WORK REQUIRED> Please quote every line word for word.

Extracted data entries:
---+---
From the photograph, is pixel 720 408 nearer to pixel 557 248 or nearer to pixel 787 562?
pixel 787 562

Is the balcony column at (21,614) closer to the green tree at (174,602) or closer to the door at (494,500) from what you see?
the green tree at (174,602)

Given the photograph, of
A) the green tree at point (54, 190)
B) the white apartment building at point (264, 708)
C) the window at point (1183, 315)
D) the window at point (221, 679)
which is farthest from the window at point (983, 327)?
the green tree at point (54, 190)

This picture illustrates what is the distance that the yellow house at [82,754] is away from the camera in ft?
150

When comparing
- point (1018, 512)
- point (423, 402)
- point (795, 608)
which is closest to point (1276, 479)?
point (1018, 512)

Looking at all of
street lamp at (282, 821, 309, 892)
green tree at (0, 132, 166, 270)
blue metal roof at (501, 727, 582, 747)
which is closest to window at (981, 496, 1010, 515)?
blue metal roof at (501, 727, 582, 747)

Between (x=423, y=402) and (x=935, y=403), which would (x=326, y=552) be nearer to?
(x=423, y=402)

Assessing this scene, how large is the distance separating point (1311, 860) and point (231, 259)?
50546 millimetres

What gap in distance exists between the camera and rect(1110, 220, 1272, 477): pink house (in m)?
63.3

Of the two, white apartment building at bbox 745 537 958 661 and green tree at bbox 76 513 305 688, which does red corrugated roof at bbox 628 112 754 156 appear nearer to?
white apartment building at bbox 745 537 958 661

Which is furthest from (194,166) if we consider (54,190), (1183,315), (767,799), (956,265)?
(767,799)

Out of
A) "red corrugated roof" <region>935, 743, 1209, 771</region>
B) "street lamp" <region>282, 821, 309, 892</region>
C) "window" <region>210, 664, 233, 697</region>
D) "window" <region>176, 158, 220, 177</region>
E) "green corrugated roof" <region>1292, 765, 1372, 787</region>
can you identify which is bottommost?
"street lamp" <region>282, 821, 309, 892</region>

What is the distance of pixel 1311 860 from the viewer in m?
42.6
---+---
EXERCISE OUTPUT>
From the photograph, is pixel 720 408 nearer to pixel 557 248 or nearer to pixel 787 562?
pixel 787 562

Is the balcony column at (21,614) closer to the green tree at (174,602) or closer to the door at (494,500) from what you see?
the green tree at (174,602)

Given the photograph, of
A) the green tree at point (54, 190)
B) the white apartment building at point (264, 708)
C) the window at point (1183, 315)
D) the window at point (221, 679)
which is farthest from the window at point (983, 327)?
the green tree at point (54, 190)

This picture illustrates what is the distance that the yellow house at [82,754] is away from the camera in ft?
150

When comparing
- point (1018, 512)
- point (423, 402)
- point (795, 608)
which is closest to point (1276, 479)?
point (1018, 512)

Looking at all of
street lamp at (282, 821, 309, 892)
green tree at (0, 132, 166, 270)
blue metal roof at (501, 727, 582, 747)
which is closest to window at (981, 496, 1010, 515)?
blue metal roof at (501, 727, 582, 747)

Between (x=423, y=402) and (x=935, y=403), which would (x=326, y=552) be nearer to?
(x=423, y=402)

Assessing this scene, how large is the distance separating point (1311, 860) and point (231, 259)?
50546 millimetres

What gap in distance exists between the camera and rect(1110, 220, 1272, 477): pink house (in m)?
63.3

Of the two, white apartment building at bbox 745 537 958 661 and green tree at bbox 76 513 305 688, which does red corrugated roof at bbox 628 112 754 156 appear nearer to?
white apartment building at bbox 745 537 958 661

Which is furthest from (194,166) if we consider (54,190), (1183,315), (767,799), (956,265)?
(767,799)

Out of
A) "red corrugated roof" <region>935, 743, 1209, 771</region>
B) "street lamp" <region>282, 821, 309, 892</region>
C) "window" <region>210, 664, 233, 697</region>
D) "window" <region>176, 158, 220, 177</region>
E) "green corrugated roof" <region>1292, 765, 1372, 787</region>
can you identify which is bottommost?
"street lamp" <region>282, 821, 309, 892</region>

What is the distance of pixel 1311 860 from the viewer in m?
42.6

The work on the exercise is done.